While the food was take out pizza, not the extravagant meals we used to share, the wines were top notch just like the old days. For starters, the NV Pierre Bouchard Champagne Inflorescence, a blanc de noirs that was crisp, refined and less red fruited than expected, but no less delicious than its reputation. Then a wine I picked up last week in Woodland Hills, the 2008 J.P. Brun Morgon. What a tremendous Beaujolais, full of lovely spicy raspberry and mineral gamay flavors, juicy and fairly rich. I'd love to age this a few years and see it gain even more breadth. Already it's really good.
Then onto bigger reds. First, the 1985 Ch. Pradeaux Bandol brought in by Premier Cru about a decade ago and stored well since. This was simply excellent, with great mourvedre raspberry fruit and tree bark aromas, and perfect aged sweetness on the palate. As you should expect from good Bandol, this had great freshness at almost 25 years old. A good bottle like this was great now but could easily last another decade or more. Thanks Paul for bringing this among all these great wines.
Then some new world mourvdre dominated blends for comparison. First, the 2006 Tablas Creek Esprit de Beaucastel "Panoplie," a 68% mourvedre blend with grenache and syrah that's apparently a domestic hommage to the Beaucastel "Hommage a Jacques Perrin" bottling. This bottle seemed fruit dominated and soft, certainly tasty and dense wine but lacking complexity and maybe the structure to allow age to bring out that complexity. Not as exciting as other Tablas Creek wines I've tried over the years.
Then the 2007 Carlisle Two Acres bottling from nearly 100 year old vines in the Russian River Valley, off Olivet Lane. Paul and I helped out here back in 1999 so we feel a particular connection to this bottling. This year's example has all the usual Carlisle ripeness but at a moderate 13.7% alcohol. The aroma showed a little more youthful sweetness than I was expecting, but the flavors had a nice savory, peppery spiciness and good acidity.
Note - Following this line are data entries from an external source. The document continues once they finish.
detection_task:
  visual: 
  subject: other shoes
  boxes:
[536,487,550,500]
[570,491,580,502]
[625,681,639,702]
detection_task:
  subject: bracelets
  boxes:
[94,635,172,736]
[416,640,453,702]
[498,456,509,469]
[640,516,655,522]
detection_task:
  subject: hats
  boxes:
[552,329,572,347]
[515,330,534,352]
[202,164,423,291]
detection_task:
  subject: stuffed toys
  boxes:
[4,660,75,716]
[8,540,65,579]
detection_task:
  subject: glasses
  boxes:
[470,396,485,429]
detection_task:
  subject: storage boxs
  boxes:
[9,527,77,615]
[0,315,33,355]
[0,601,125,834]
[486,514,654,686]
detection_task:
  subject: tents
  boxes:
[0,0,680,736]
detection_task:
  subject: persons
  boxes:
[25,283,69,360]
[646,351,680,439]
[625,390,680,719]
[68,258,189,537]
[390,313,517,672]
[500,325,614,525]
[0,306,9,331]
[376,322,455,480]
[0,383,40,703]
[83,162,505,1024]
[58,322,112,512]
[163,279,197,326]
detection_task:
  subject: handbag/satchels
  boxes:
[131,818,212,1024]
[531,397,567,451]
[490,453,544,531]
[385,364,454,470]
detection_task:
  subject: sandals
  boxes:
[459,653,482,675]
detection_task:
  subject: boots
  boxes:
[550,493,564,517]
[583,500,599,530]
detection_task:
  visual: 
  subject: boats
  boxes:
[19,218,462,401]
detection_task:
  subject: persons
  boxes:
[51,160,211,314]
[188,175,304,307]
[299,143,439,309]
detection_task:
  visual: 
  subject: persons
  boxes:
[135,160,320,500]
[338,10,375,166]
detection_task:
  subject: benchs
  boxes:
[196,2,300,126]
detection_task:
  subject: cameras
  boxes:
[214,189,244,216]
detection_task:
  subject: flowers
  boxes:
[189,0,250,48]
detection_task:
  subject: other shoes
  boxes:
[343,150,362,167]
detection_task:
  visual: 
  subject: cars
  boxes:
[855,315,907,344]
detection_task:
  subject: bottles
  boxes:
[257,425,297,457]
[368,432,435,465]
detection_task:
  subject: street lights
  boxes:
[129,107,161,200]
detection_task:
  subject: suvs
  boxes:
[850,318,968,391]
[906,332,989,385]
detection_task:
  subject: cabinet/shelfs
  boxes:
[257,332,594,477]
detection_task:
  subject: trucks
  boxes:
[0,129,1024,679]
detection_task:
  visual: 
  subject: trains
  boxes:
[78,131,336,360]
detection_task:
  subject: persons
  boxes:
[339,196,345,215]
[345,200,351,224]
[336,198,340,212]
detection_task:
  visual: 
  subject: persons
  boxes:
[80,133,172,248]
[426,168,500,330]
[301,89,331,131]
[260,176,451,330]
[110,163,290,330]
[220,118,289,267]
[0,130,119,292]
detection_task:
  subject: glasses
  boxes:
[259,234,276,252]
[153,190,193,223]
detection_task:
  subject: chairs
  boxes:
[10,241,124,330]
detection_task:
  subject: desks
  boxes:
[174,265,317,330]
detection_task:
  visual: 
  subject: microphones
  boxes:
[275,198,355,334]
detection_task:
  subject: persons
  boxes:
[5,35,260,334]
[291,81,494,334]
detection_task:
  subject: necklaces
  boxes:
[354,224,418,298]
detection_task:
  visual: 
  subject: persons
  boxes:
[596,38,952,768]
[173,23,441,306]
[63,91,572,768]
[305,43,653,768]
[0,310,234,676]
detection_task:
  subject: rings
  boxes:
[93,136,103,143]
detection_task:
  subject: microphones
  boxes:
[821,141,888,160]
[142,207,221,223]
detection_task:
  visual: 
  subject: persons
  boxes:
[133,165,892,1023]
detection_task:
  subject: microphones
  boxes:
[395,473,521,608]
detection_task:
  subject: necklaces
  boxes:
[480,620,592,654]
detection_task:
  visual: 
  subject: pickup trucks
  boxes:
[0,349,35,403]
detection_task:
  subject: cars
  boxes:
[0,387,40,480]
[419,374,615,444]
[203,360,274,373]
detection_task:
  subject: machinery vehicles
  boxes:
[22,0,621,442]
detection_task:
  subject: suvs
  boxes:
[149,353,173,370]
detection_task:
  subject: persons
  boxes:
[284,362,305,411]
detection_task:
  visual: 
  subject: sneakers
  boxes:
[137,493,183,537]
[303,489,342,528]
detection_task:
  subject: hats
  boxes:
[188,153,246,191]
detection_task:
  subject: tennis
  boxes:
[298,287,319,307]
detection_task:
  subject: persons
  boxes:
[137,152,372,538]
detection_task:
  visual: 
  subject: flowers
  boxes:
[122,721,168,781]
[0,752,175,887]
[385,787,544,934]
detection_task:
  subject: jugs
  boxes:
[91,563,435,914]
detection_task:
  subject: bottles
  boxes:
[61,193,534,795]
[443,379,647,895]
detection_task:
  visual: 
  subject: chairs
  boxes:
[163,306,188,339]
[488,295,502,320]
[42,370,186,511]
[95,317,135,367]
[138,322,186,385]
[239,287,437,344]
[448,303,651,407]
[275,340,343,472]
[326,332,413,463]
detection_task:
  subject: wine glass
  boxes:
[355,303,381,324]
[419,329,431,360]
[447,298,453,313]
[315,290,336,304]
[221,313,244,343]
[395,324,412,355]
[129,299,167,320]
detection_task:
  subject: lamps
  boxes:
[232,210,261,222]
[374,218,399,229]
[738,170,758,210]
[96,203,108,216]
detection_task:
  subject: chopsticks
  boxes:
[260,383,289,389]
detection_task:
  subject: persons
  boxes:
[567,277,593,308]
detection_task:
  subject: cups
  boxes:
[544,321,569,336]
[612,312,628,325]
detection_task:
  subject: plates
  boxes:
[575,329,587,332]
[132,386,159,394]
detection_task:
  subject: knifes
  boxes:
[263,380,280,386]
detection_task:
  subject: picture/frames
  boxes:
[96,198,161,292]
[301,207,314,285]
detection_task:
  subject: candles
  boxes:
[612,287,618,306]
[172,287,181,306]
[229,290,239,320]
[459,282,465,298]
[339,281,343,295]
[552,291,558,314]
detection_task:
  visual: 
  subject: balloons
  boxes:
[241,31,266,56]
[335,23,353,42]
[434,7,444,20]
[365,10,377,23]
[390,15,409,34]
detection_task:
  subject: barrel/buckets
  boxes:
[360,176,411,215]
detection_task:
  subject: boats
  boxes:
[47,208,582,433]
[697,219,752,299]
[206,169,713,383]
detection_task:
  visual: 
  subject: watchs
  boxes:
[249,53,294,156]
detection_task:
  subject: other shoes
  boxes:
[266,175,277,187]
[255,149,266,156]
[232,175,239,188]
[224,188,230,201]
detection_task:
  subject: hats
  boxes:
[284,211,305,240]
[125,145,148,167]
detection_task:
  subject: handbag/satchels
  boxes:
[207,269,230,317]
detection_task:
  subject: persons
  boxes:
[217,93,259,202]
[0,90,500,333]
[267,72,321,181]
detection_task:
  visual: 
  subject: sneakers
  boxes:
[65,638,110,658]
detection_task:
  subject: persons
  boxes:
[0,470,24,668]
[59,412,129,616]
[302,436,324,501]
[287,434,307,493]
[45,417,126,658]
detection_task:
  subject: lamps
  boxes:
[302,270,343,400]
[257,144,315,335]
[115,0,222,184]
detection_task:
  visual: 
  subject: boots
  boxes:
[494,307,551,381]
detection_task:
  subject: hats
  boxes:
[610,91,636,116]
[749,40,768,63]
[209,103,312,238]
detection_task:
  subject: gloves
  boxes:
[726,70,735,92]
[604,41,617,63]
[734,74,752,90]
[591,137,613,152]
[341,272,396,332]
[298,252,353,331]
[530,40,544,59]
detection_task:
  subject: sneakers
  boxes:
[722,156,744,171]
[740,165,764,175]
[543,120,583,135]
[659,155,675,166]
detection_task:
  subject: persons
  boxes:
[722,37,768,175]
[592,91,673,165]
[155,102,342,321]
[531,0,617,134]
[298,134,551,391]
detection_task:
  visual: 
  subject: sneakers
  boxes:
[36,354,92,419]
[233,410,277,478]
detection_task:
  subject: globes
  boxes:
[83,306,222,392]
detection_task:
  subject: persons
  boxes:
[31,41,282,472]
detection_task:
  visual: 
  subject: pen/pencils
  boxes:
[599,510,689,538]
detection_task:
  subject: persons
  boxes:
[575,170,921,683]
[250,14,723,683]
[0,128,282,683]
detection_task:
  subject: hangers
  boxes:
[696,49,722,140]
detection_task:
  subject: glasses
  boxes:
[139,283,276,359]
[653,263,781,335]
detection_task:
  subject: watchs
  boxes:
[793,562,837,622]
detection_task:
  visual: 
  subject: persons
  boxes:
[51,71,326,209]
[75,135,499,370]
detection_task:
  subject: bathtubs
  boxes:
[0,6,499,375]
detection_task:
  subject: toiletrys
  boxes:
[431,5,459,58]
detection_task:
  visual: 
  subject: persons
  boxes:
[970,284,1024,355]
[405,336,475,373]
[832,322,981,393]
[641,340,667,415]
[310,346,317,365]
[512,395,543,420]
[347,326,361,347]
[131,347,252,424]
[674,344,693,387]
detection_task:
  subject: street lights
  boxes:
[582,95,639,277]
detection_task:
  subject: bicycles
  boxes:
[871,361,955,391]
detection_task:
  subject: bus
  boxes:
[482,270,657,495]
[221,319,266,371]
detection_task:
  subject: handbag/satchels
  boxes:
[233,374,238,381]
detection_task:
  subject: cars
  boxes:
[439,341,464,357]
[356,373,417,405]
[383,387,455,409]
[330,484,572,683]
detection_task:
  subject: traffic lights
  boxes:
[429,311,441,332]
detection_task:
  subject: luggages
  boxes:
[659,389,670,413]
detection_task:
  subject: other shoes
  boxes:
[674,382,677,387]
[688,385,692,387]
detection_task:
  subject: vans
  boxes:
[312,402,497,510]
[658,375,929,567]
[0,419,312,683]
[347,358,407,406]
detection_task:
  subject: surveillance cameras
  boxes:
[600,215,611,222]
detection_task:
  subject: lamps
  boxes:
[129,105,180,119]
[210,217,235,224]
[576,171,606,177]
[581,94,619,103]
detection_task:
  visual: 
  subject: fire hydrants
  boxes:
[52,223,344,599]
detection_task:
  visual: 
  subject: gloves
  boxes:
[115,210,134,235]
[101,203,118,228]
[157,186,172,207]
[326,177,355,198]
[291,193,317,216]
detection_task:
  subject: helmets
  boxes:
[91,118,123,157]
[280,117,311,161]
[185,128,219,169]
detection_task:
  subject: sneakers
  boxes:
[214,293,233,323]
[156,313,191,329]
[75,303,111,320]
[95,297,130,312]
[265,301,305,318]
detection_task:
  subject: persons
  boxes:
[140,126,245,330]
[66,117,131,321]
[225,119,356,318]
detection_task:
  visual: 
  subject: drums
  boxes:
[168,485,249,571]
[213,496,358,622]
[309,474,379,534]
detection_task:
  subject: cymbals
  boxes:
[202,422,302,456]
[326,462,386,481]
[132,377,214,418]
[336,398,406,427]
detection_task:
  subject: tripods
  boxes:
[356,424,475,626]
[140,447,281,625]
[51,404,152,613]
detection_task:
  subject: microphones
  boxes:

This should age nicely.
And if that wasn't enough, we opened a wine totally foreign to me, the 2007 Passopisciaro from Mt. Etna in Sicily. Paul mentioned this area can produce the most Burgundian in style of southern Italian reds that he knows of. I would agree based on this taste. Pretty ruby color with a perfumed aroma, maybe more Rhone like with a whiff of volatility that lifts the aroma. Nice tannic structure and sweet savory red fruit, this was quite good.
In sum, a great night of reconnecting with old friends and all of our children, watching the sun set into the Pacific and taking a liesurely time sampling all these excellent wines. Hope we do it again, this time without waiting another decade.